Dalam adat jawa, orang yang mengiringi jenazah ada susunannya tersendiri. Di barisan paing depan adalah  adalah penabur sawur (terdiri dari beras kuning dan mata uang), kemudian penabur bunga dan pembawa bunga, pembawa kendi, pembawa foto jenazah, keranda jenazah, barulah dibagian paling belakang adalah keluarga maupun kerabat yang turut menghantarkan.
5.      Pemakaman jenazah
Untuk memakamkan jenazah orang dewasa diperlukan lubang kubur dengan ukuran luas 1 x 2½ meter dan kedalaman kira-kira 2½ meter. Lubang kubur atau liang lahat digali memanjang dari utara ke selatan.
Jenazah yang telah sampai di makam langsung diturunkan dari kerenda dan dimsukkan ke liang lahat. Jenazah diletakkan dengan posisi miring menghadap kiblat dan kepala berada di arah utara. Untuk menjaga agar jenazah tidak bergeser maka diletakkan batu dan gumpalan dari tanah liat di kedua sisinya. Apabila jenazah sudah selesai dibaringkan, maka modin turun ke dalam liang dan membuka tali-tali pengikat kepala untuk menampakkan pipi dan telinga jenazah, dan meneriakkan kalimat azan serta kalimat syahadat berkali-kali ke dalam telinganya
Kemudian modin naik dari liang lahat. Kerabat jenazah secara simbolik ikut menutup liang lahat dengan melemparkan tanah ke liang lahat. Setelah liang lahat tertutup sempuran dengan tanah, maka tancapkan batu nisan yang telah dipersiapkan di sisi utara dan selatan. Setelah itu makam yang sudah jadi ditaburi dengan kembang. Setelah itu salah satu dari kerabat jenazah menyampaikan pidato singkat untuk menyampaikan terimakasih atas kedatangan tetangga dan sanak saudara.
6.      Slametan
Slametan merupakan unsur paling dominan di setiap upacara adat jawa. Slametan berasal dari kata slamet yang berarti selamat, bahagia, dan sentosa. Acara ini biasanya dihadairi oleh para lelaki baik dari pihak keluarga, kerabat mauun teman dekat orang yang meninggal. Slametan diadaka secara lesehan. Hidangan yang biasanya disajikan ketika slametan yaitu nasi tumpeng lengkap dengan lauk-pauk.
Acara slametan dimulai dengan sambutan singkat oleh tuan rumah setelah itu dilanjutukan dengan tahlil dan doa yang dipimpin oleh seorang modin. Setelah itu modin dan para hadirin di persilakan ntuk menyantap hidangan yang telah tersedia. Sebelum acara selesai smua yang hadir di beri berkat untuk dibawa pulang. Berkat adalah besek yang berisi makanan yang isinya hampir serupa dengan yang dihidangkan pada acara slametan. Ada beberapa upacara slametan yang diadakan untuk mendoakan orang yang telah meninggal. Hal ini akan dibahas pada sub bab berikut ini.

Data yang Tersedia:

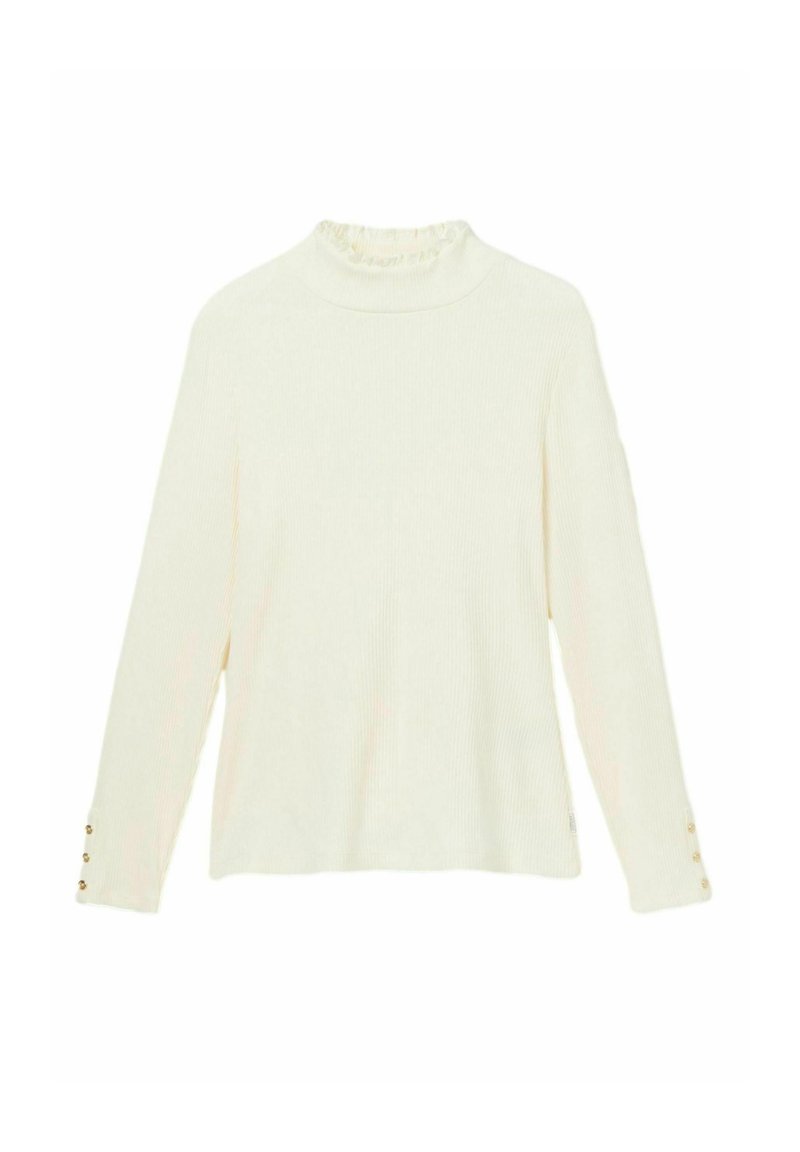 Kreemivärvi pikkade varrukatega topp, mis on valmistatud soonikriidest. Omab kõrget kaelust, millel on volangäär ja nööpidega mansetid.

Tugas yang Dikerjakan:
1) Tampilkan kembali bagian teks tentang adat pemakaman Jawa mulai dari "Dalam adat jawa, orang" dan berakhir pada "yang turut menghantarkan.".
2) Menurut teks tentang adat pemakaman Jawa, mengapa batu dan gumpalan tanah liat diletakkan di kedua sisi jenazah dalam liang lahat? Jelaskan dalam satu sampai tiga kalimat.
3) Lanjutkan teks tentang adat pemakaman Jawa dari titik akhirnya.
Data tersebut berasal dari sumber yang berbeda.

Jawaban Tiap Nomor:
1)
Dalam adat jawa, orang yang mengiringi jenazah ada susunannya tersendiri. Di barisan paing depan adalah  adalah penabur sawur (terdiri dari beras kuning dan mata uang), kemudian penabur bunga dan pembawa bunga, pembawa kendi, pembawa foto jenazah, keranda jenazah, barulah dibagian paling belakang adalah keluarga maupun kerabat yang turut menghantarkan.

2) Batu dan gumpalan tanah liat diletakkan di kedua sisi jenazah untuk menjaga agar jenazah tidak bergeser. Jenazah dibaringkan dengan posisi miring menghadap kiblat dan kepala di arah utara, sehingga kedua penahan itu menjaga posisinya tetap seperti itu.

3)
            C.     Slameta –Slametan pada Adat Kesripahan
1.      Upacara ngesur tanah (Geblag)
 Upacara ini dilaksanakn pada hari meninggalanya seseorang tepatnya pada sore hari. Sur tanah atau ngesur tanah berarti menggeser tanah(membuat lubang kubur bagi jenazah). Upacara ini memiliki makna bergesernya kehidupan fana ke alam baka. Hal ini juga dapat diartikan bahwa semua manusia berasal dari tanah dan akan kembali menjadi tanah.
Pada upacara ini hidangan yang harus di sajikan adalah :
a.       Nasi gurih (sekul wuduk)
b.      Ingkung (ayam dimasak utuh)
c.       Urap (gudhangan dengan kelengkapannya)
d.      Cabai merah utuh
e.       Krupuk rambak
f.       Kedelai hitam
g.      Bawang merah yang telah dikupas kulitnya
h.      Bunga kenanga
i.        Garam yang telah dihaluskan
j.        Tumpeng yang dibelah dan diletakkan dengan saling membelakangi (tumpeng ungkur-ungkuran)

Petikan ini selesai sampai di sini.